Relations with the West: hanging on by a thread
There’s one other reason China has refrained from full-throated support for Russia: It doesn’t want to rupture ties with NATO countries. Tensions between China and the West are already high, and China recognizes the importance of maintaining economic relations with its biggest trade partners — the U.S. and EU.
“To the Chinese, the relationship with the U.S. is far more important, economically, than their relationship with Russia. And they don’t want to expose themselves too much,” Anders Aslund, one of the leading experts on the Russian economy, told Grid’s Joshua Keating, referring to the risks of lending Russia economic support.
But again — it’s not that simple. China’s foreign ministry rarely misses a chance to take shots at the U.S., and a Wednesday news conference on the Ukraine crisis was no exception. “A key question here is what role the U.S., the culprit of current tensions surrounding Ukraine, has played,” Hua, the Chinese spokesperson, said. “If someone keeps pouring oil on the flame while accusing others of not doing their best to put out the fire, such kind of behavior is clearly irresponsible and immoral.”
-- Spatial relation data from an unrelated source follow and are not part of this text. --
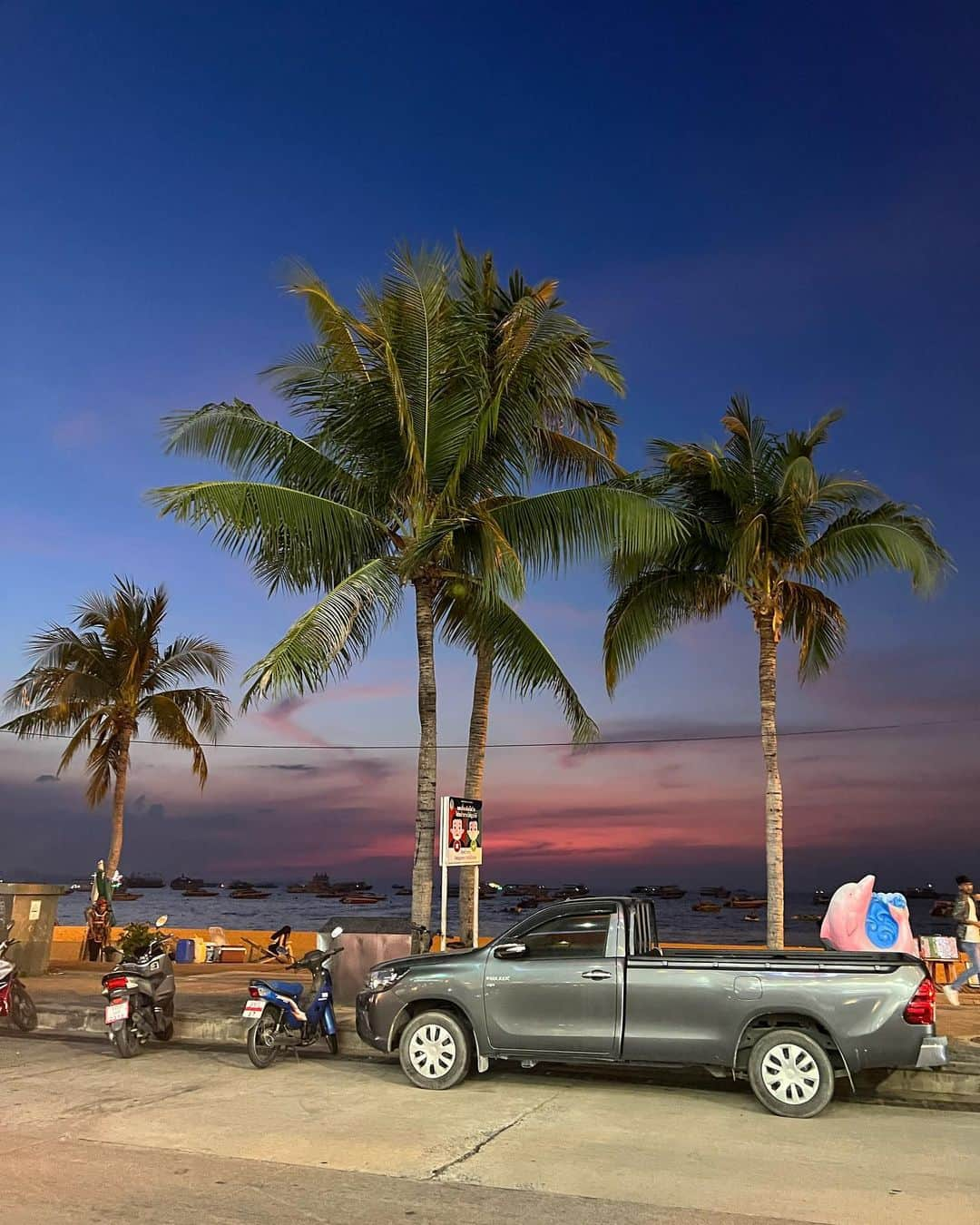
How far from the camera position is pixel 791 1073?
8828 millimetres

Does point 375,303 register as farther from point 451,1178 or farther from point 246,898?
point 246,898

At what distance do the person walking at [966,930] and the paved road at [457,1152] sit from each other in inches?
247

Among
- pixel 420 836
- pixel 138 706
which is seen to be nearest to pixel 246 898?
pixel 138 706

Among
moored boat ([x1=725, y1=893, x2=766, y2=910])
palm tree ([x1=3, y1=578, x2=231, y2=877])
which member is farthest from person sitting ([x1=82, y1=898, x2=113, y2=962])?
moored boat ([x1=725, y1=893, x2=766, y2=910])

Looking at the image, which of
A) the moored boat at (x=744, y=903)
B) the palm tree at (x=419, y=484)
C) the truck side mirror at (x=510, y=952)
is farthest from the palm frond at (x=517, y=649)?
the moored boat at (x=744, y=903)

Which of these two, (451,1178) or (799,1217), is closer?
(799,1217)

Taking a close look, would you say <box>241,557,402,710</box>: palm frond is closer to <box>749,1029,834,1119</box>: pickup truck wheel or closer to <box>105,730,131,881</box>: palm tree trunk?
<box>749,1029,834,1119</box>: pickup truck wheel

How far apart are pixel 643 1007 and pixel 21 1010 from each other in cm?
821

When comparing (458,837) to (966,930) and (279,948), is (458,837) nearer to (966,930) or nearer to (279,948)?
(966,930)

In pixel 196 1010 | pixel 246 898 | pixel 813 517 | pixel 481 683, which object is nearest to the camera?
pixel 196 1010

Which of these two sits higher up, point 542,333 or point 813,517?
point 542,333

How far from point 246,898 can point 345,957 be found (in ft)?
579

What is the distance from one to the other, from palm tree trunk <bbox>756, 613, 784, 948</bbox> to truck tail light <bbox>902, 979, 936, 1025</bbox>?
858 centimetres

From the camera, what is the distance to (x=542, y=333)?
1655cm
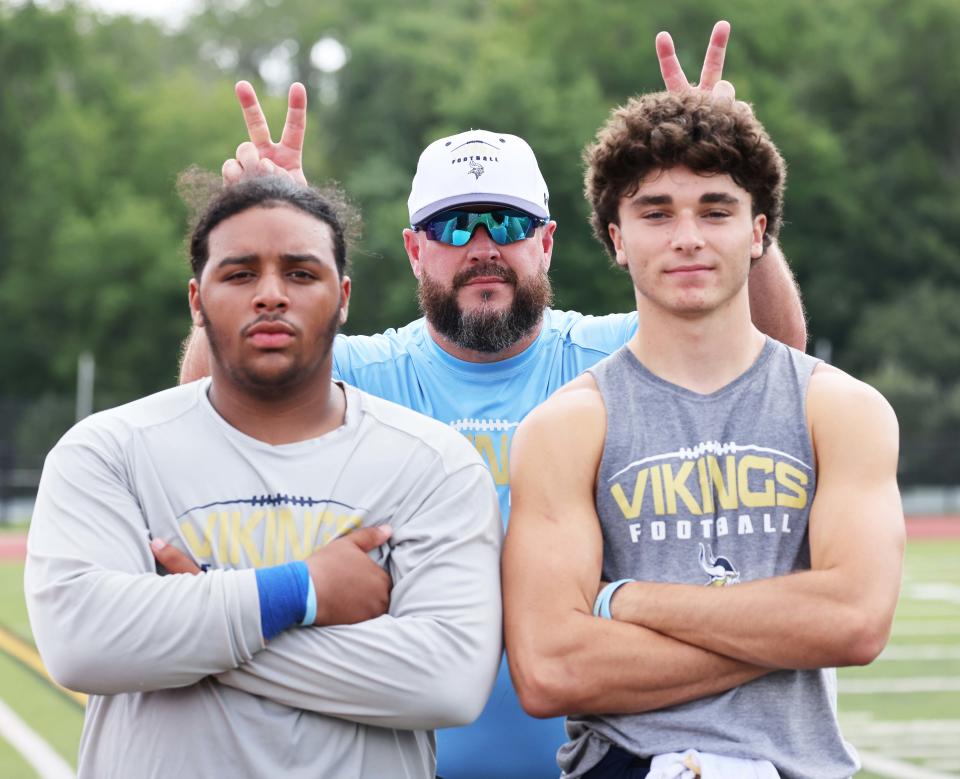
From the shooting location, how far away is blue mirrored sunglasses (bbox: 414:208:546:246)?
162 inches

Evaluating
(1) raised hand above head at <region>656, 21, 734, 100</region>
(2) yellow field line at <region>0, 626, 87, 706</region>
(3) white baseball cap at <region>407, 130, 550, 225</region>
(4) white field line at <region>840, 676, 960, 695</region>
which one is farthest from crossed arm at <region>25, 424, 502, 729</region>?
(4) white field line at <region>840, 676, 960, 695</region>

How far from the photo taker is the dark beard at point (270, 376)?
10.4 ft

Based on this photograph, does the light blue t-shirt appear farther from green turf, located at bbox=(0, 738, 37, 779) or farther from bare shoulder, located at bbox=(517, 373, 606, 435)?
green turf, located at bbox=(0, 738, 37, 779)

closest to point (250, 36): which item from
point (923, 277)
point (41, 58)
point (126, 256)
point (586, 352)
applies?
point (41, 58)

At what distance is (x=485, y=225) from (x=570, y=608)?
4.40 feet

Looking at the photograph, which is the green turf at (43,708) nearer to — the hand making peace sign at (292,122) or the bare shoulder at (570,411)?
the hand making peace sign at (292,122)

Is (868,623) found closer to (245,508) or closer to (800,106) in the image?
(245,508)

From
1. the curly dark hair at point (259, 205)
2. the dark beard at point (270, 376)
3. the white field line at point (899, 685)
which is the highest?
the curly dark hair at point (259, 205)

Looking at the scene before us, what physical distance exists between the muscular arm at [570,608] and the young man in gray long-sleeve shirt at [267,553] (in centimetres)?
7

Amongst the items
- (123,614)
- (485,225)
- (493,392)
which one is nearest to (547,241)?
(485,225)

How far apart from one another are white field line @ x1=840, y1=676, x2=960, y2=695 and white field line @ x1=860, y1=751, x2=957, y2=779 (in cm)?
256

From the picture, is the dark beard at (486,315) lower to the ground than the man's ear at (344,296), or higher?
higher

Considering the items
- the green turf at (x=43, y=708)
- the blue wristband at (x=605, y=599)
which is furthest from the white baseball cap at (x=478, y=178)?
the green turf at (x=43, y=708)

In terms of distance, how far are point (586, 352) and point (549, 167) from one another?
39.8 m
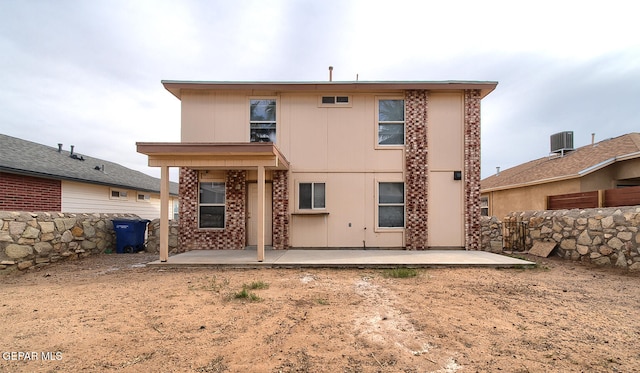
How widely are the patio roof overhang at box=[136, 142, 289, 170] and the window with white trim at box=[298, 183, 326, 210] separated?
222cm

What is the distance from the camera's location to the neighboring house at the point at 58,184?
28.5 ft

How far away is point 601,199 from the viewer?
8672 mm

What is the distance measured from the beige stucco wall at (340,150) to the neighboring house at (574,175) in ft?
16.0

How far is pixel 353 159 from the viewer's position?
9523 mm

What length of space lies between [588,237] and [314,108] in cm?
853

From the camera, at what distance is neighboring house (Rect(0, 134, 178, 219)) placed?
342 inches

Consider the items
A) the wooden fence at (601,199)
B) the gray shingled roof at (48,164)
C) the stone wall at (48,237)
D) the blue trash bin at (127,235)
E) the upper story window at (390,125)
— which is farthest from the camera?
the blue trash bin at (127,235)

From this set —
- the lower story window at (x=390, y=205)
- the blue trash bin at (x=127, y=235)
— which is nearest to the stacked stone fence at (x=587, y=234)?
the lower story window at (x=390, y=205)

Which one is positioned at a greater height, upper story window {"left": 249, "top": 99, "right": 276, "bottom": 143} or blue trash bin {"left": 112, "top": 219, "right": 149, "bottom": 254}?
upper story window {"left": 249, "top": 99, "right": 276, "bottom": 143}

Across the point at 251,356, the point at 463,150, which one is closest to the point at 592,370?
the point at 251,356

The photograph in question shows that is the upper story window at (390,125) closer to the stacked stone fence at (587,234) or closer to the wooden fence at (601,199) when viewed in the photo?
the stacked stone fence at (587,234)

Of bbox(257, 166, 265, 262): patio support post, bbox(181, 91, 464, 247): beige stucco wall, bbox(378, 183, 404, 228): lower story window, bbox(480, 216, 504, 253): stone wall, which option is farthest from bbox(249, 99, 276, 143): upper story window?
bbox(480, 216, 504, 253): stone wall

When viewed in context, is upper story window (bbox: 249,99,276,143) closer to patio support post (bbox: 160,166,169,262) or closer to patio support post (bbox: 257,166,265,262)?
patio support post (bbox: 257,166,265,262)

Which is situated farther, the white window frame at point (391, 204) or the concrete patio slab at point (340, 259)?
the white window frame at point (391, 204)
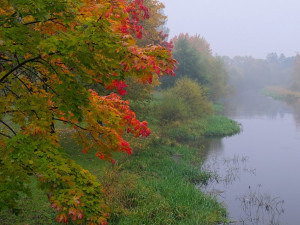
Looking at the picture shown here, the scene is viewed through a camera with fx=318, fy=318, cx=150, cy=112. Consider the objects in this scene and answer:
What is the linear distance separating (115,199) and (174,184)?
3.49 metres

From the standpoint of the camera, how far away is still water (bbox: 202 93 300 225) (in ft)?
38.0

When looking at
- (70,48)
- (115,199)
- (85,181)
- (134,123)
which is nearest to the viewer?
(70,48)

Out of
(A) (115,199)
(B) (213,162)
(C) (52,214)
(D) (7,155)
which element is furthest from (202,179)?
(D) (7,155)

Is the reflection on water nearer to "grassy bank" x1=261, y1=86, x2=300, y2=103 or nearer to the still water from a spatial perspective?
the still water

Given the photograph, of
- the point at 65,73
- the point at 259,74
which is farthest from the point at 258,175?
the point at 259,74

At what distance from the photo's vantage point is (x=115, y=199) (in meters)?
9.17

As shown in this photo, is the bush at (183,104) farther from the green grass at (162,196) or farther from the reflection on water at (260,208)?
the reflection on water at (260,208)

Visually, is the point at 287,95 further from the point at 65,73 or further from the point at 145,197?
the point at 65,73

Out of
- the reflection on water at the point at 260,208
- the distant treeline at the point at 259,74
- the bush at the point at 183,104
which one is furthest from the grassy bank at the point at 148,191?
the distant treeline at the point at 259,74

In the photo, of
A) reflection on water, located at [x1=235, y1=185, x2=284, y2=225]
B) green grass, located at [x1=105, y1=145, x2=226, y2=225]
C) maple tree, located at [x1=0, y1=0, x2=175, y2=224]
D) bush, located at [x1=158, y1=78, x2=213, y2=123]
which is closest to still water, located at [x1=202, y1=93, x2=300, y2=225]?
reflection on water, located at [x1=235, y1=185, x2=284, y2=225]

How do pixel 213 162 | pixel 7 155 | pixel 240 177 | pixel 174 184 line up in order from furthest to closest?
pixel 213 162 → pixel 240 177 → pixel 174 184 → pixel 7 155

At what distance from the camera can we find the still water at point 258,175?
1159cm

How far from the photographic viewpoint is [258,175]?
15.9 metres

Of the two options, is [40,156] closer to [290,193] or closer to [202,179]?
[202,179]
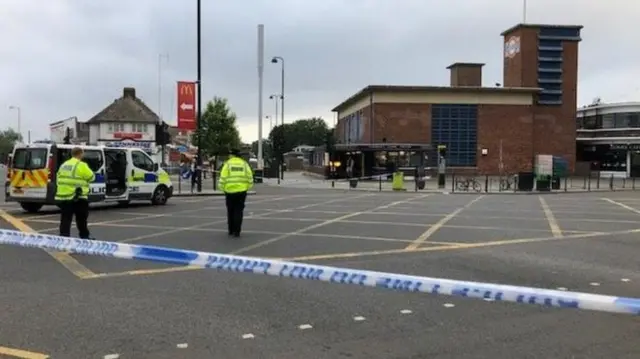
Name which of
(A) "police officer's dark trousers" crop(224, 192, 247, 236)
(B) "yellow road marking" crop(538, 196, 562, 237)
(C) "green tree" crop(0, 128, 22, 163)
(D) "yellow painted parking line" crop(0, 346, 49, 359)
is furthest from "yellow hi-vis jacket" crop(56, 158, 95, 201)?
(C) "green tree" crop(0, 128, 22, 163)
Coming as it did on the eve of war, the comment was unlikely to win hearts and minds in the United States.
Can China maintain the balancing act?
As the Ukraine crisis spirals, China’s tenuous position is sure to be tested further.
“Bluntly, Beijing will not be able to have all three of these simultaneously,” wrote Carnegie Endowment for International Peace Vice President Evan Feigenbaum on Twitter, “so it will have to jettison one or another of these goals and maybe shift from day to day.”
An immediate test: its response to the first installments of sanctions imposed this week against Russia. China called these “illegal,” a view that aligns with China’s long-standing opposition to sanctions.
Pressure will come from Washington and European capitals to stand against the Russian aggression, and from Moscow to honor whatever commitments were made at the Putin-Xi meeting. “It is very likely that Putin understood that he could count on China,” Chen said, “for an economic lifeline in the event of Western sanctions.”
On Thursday, just hours into the war, the world got one hint of China’s approach. China’s customs agency announced that the country would lift restrictions on wheat imports from Russia, executing a deal made during the summit.
“It is a minor gesture,” said Chen, “but the timing shows that China is ready to back Russia up economically to an extent.”